HTML(f"<style>{CSS}</style>")

## Problem Description
In the competitive rubber chicken retail market, the success of a company is built on satisfying the exacting standards of a consumer base with refined and discriminating taste. In particular, customer product reviews are all important. But how should we judge the quality of a product based on customer reviews?

On Amazon, the first customer review statistic displayed for a product is the ***average rating***. The following are the main product pages for two competing rubber chicken products, manufactured by Lotus World and Toysmith respectively:


Lotus World |  Toysmith
- | - 
![alt](lotus1.png) |  ![alt](toysmith1.png)

Clicking on the 'customer review' link on the product pages takes us to a detailed break-down of the reviews.
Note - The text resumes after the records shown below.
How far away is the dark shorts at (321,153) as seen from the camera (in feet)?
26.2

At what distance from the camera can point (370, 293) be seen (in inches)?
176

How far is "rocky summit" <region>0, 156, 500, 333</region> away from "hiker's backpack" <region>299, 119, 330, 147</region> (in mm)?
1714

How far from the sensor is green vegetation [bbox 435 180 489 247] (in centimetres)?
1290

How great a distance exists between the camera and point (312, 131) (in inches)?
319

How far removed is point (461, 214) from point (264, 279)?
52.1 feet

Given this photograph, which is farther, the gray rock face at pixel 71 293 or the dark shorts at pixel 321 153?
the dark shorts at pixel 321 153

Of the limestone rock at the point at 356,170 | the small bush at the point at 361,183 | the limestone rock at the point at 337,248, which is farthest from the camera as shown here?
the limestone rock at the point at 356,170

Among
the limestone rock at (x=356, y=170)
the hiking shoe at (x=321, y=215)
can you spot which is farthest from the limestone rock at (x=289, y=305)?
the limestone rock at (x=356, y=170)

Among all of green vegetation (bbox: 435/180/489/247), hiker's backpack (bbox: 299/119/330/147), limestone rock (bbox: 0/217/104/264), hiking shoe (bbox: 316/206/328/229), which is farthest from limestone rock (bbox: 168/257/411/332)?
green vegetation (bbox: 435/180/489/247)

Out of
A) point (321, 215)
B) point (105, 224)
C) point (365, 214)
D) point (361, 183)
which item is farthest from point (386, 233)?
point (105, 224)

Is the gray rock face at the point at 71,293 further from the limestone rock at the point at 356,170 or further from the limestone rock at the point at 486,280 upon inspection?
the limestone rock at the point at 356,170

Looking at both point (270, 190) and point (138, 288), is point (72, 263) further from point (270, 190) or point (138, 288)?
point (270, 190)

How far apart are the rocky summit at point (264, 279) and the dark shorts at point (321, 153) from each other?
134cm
In particular, we can now see the number of times a product is rated a given rating (between 1 and 5 stars).

Lotus World |  Toysmith
- |  - 
![alt](lotus2.png) |  ![alt](toysmith2.png)


In the following, we will ask you to build statistical models to compare these two products using the observed rating. Larger versions of the images are available in the data set accompanying this notebook.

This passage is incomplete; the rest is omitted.